# Start of Source document
Neither Triple-A nor the Collateral Agent nor their respective assigns shall be
required or obligated in any manner to make any inquiry as to the nature or
sufficiency of any payment received by it or the sufficiency of any performance
by any party under any such obligation, or to make any payment or present or
file any claim, or to take any action to collect or enforce any performance or
the payment of any amount thereunder to which any such Person may be entitled at
any time.
# End of Source document
# Start of Recorded information
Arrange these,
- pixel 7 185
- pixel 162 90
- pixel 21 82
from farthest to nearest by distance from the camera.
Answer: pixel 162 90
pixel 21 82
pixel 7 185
# End of Recorded information
* **Exercise objective**
Proceed with the contract provision on the obligations of Triple-A and the Collateral Agent, starting after its final sentence. The records are drawn from a separate source and bear no relation to the contract provision.

* **Answer to the task**
          SECTION 6.03.  FILINGS; FURTHER ASSURANCES.  (a) The Borrower will, at
all times on and after the date hereof, and at its expense, cause UCC financing
statements and continuation statements to be filed in all applicable
jurisdictions as required to continue the perfection of the security interests
created by this Credit Agreement.  The Borrower will, from time to time, at its
expense and in such manner and form as the Collateral Agent or its agents or
representatives may reasonably require, execute, deliver, file and record any
other statement, continuation statement, specific assignment or other instrument
or document and take any other action that may be necessary or desirable, or
that Triple-A, its permitted assigns or their respective agents or
representatives, may reasonably request, to create, preserve, perfect or
validate the security interests created hereunder or to enable Triple-A to
exercise and enforce its rights hereunder with respect to any of the Collateral.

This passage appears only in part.